TASK 1: List the countries that the passage on the EU Eastern Partnership names as the partnership's members.

TEXT SECTION:

* * *

The more in the EU who speak up for a businesslike and mutually beneficial approach, the better. And not just to the parting of ways that is Brexit, but to the EU’s activities in general.

Next month, for instance, the fifth EU Eastern Partnership summit will take place in Brussels – the first for two years. The EaP was formed in 2009 with Armenia, Azerbaijan, Belarus, Georgia, Moldova and Ukraine. According to the European Council, its aim is "to promote political association and economic integration between the EU and the six Eastern European partner countries."

Political association and economic integration with Moldova – the poorest country in Europe, with part of its territory an internationally unrecognised breakaway state supported by Russia? The latter description also applies to another two of the six, Georgia and Ukraine, while Belarus is widely considered to be the last dictatorship in Europe.

* * *

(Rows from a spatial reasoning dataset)
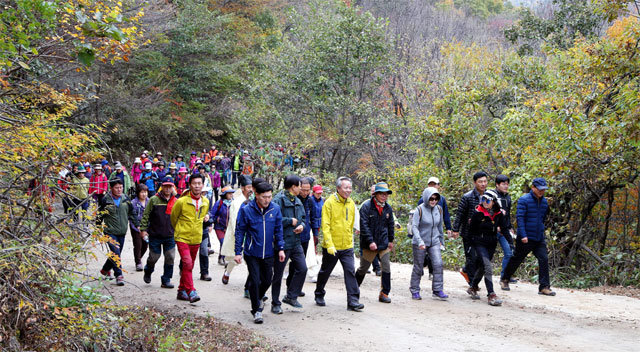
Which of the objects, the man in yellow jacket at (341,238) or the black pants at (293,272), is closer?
the black pants at (293,272)

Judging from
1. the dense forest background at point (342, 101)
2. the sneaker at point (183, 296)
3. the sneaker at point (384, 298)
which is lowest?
the sneaker at point (183, 296)

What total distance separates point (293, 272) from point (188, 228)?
179 cm

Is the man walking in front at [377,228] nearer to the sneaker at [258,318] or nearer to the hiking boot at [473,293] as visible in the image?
the hiking boot at [473,293]

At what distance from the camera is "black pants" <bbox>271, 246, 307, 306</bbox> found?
307 inches

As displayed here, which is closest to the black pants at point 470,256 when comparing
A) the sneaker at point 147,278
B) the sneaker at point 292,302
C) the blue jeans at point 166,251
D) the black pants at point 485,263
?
the black pants at point 485,263

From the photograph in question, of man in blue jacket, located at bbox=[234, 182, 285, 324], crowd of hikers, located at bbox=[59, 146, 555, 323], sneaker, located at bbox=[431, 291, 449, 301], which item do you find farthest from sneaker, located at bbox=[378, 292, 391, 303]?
man in blue jacket, located at bbox=[234, 182, 285, 324]

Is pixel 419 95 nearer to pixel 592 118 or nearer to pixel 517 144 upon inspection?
pixel 517 144

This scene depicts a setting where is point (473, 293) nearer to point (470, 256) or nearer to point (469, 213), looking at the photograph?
point (470, 256)

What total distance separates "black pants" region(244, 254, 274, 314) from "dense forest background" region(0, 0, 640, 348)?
2271mm

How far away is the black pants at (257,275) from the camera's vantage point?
7.47m

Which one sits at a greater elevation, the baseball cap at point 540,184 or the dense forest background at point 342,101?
the dense forest background at point 342,101

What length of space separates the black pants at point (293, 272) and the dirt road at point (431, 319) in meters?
0.26

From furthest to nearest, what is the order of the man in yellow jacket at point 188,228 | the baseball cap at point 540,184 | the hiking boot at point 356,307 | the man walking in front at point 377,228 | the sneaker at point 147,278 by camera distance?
the sneaker at point 147,278 → the baseball cap at point 540,184 → the man walking in front at point 377,228 → the man in yellow jacket at point 188,228 → the hiking boot at point 356,307

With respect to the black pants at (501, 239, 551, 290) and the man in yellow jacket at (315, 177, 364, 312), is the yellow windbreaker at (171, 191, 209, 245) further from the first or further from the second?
the black pants at (501, 239, 551, 290)
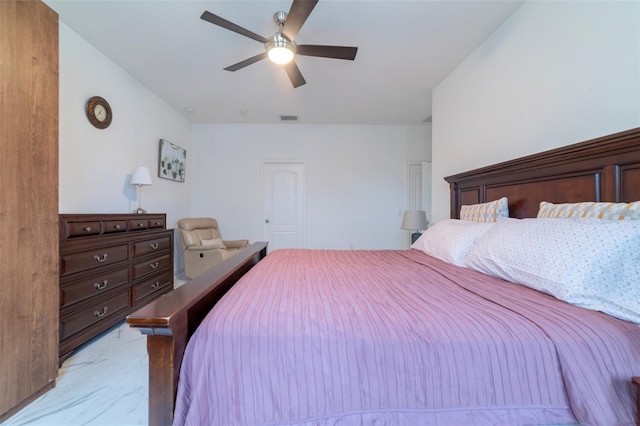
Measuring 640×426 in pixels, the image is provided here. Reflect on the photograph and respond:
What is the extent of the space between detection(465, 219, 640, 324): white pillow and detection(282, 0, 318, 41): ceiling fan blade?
5.78 feet

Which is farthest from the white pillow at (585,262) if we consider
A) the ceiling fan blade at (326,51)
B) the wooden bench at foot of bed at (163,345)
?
the ceiling fan blade at (326,51)

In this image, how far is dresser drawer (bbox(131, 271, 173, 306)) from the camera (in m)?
2.41

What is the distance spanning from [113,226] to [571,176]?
3388 millimetres

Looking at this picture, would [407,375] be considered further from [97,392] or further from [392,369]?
[97,392]

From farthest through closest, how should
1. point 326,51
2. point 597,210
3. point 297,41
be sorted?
point 297,41, point 326,51, point 597,210

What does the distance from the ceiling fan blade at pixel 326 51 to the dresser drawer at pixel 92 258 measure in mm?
2260

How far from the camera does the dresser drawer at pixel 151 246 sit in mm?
2438

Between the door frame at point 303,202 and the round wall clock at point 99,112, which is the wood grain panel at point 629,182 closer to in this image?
the door frame at point 303,202

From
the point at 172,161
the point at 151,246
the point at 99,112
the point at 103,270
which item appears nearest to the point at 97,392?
the point at 103,270

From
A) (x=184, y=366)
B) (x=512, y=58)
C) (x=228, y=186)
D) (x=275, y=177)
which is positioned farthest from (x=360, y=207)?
(x=184, y=366)

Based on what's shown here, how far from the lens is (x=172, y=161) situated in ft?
12.5

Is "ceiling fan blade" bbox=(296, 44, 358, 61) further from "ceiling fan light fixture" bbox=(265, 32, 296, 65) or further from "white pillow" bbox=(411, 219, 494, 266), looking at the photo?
"white pillow" bbox=(411, 219, 494, 266)

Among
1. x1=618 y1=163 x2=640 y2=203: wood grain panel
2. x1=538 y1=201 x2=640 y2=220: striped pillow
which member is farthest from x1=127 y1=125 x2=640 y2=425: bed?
x1=618 y1=163 x2=640 y2=203: wood grain panel

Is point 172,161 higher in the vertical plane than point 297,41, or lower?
lower
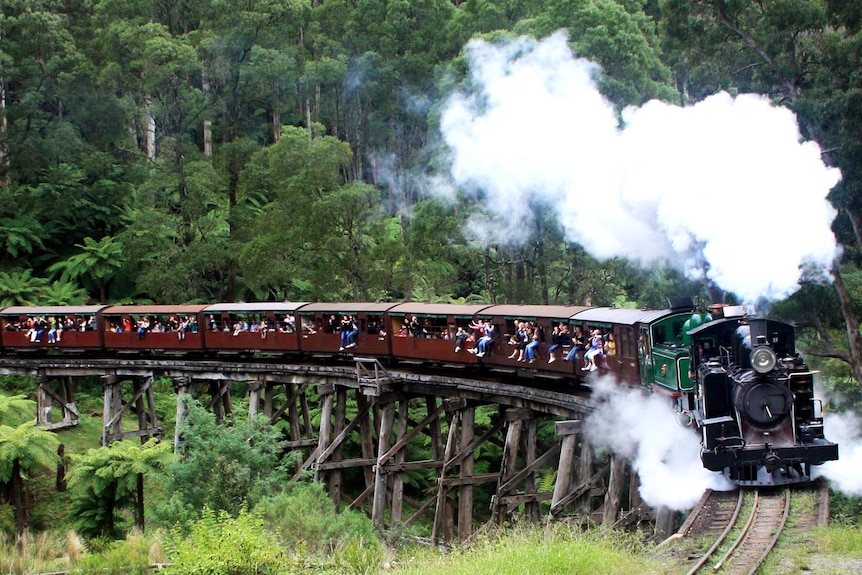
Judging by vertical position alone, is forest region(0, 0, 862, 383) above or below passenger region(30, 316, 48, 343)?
above

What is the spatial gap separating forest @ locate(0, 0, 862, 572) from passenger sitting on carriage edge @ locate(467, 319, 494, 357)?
15.7 ft

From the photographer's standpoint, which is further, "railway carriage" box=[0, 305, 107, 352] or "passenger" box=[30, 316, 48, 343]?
"passenger" box=[30, 316, 48, 343]

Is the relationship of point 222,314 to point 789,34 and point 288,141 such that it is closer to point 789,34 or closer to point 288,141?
point 288,141

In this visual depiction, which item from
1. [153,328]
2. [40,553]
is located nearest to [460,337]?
[40,553]

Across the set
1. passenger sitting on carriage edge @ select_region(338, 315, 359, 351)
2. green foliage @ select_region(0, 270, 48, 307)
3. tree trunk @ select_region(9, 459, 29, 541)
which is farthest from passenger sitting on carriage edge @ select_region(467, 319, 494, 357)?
green foliage @ select_region(0, 270, 48, 307)

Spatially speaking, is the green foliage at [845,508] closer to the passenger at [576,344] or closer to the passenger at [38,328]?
the passenger at [576,344]

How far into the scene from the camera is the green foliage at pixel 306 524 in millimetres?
14731

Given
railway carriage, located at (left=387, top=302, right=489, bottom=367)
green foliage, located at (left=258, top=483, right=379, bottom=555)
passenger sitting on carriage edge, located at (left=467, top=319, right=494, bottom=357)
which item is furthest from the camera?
railway carriage, located at (left=387, top=302, right=489, bottom=367)

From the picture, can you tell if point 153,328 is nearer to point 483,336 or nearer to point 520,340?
point 483,336

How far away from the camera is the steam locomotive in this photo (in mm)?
13930

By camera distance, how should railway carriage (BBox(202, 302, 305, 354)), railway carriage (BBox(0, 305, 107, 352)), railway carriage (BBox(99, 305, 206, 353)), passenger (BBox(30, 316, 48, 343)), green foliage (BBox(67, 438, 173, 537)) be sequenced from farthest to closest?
passenger (BBox(30, 316, 48, 343)), railway carriage (BBox(0, 305, 107, 352)), railway carriage (BBox(99, 305, 206, 353)), railway carriage (BBox(202, 302, 305, 354)), green foliage (BBox(67, 438, 173, 537))

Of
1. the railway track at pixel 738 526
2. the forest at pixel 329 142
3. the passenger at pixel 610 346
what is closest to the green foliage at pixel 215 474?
the passenger at pixel 610 346

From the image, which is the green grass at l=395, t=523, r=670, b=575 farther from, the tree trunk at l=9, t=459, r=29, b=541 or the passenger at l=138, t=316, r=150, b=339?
the passenger at l=138, t=316, r=150, b=339

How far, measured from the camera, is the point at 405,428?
74.7 feet
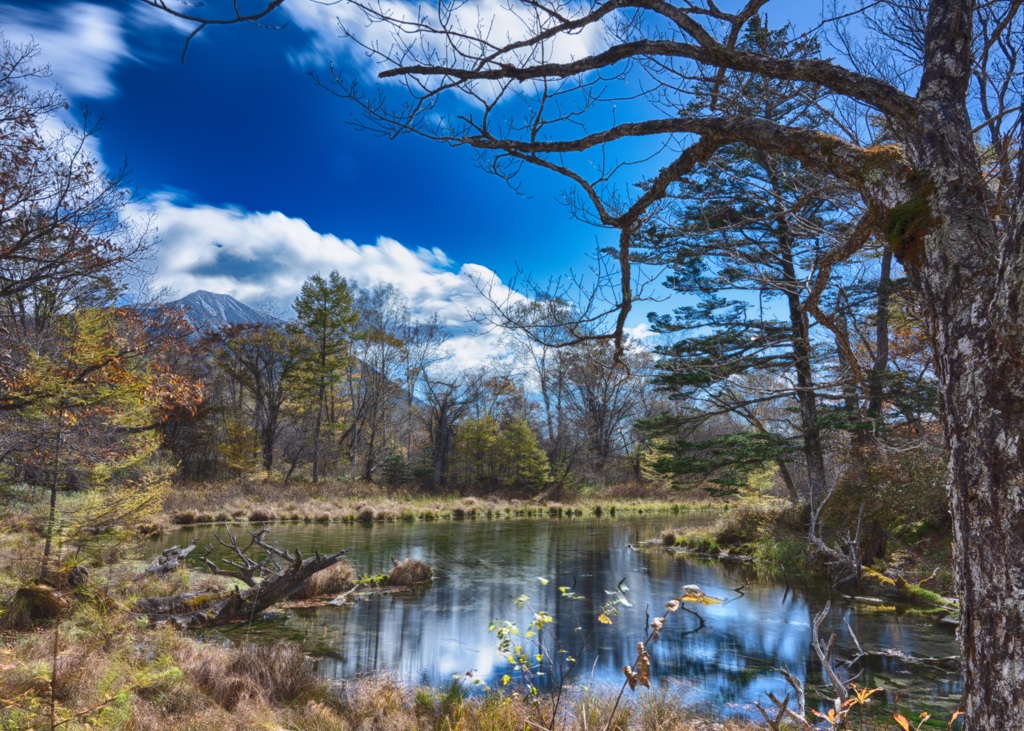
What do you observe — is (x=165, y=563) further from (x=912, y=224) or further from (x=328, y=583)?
(x=912, y=224)

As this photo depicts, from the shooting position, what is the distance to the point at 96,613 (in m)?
5.38

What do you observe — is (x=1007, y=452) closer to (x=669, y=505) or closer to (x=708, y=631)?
(x=708, y=631)

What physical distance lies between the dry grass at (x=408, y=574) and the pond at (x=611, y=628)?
367 mm

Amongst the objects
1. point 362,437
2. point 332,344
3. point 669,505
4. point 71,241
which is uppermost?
point 332,344

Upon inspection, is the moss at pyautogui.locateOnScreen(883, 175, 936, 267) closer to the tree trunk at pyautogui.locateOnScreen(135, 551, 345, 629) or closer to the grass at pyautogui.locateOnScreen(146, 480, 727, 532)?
the tree trunk at pyautogui.locateOnScreen(135, 551, 345, 629)

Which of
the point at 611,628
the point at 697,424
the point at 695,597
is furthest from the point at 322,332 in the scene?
the point at 695,597

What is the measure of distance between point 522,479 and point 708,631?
960 inches

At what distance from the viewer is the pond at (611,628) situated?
20.1 ft

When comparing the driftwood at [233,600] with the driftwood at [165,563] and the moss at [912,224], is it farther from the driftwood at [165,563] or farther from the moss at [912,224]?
the moss at [912,224]

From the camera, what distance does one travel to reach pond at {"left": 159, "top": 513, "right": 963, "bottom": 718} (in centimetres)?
614

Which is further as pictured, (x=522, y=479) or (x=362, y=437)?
(x=362, y=437)

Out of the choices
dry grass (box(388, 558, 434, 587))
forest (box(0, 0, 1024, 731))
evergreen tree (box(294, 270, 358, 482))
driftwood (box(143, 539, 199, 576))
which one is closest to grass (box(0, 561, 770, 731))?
forest (box(0, 0, 1024, 731))

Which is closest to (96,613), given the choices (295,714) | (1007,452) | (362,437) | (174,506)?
(295,714)

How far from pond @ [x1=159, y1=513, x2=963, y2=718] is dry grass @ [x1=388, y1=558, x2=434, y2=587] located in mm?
367
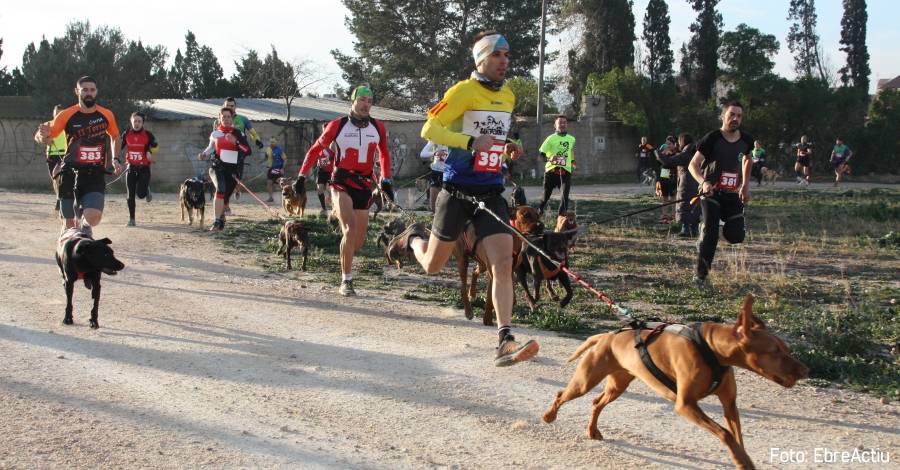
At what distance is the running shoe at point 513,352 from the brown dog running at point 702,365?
53cm

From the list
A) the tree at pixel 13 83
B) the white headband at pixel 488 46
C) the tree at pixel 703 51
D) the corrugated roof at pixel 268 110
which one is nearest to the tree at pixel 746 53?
the tree at pixel 703 51

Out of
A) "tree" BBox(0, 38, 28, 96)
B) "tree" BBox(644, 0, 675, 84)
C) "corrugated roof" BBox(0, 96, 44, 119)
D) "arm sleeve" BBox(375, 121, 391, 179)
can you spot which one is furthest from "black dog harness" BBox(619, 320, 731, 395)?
"tree" BBox(0, 38, 28, 96)

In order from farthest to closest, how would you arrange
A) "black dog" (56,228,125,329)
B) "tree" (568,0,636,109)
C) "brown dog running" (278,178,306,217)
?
1. "tree" (568,0,636,109)
2. "brown dog running" (278,178,306,217)
3. "black dog" (56,228,125,329)

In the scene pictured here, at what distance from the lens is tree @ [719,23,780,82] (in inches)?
1496

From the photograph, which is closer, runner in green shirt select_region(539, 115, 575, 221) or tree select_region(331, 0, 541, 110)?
runner in green shirt select_region(539, 115, 575, 221)

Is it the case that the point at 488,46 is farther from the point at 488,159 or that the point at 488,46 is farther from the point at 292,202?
the point at 292,202

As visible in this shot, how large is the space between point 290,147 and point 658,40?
85.3ft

* * *

TASK 2: Filter the records down to every line that contains the word "above", treating case as significant.

TASK OUTPUT 1: Armenia, Azerbaijan, Belarus, Georgia, Moldova, Ukraine

TASK OUTPUT 2:
Judging by vertical position alone, is forest region(0, 0, 862, 383) above or below passenger region(30, 316, 48, 343)?
above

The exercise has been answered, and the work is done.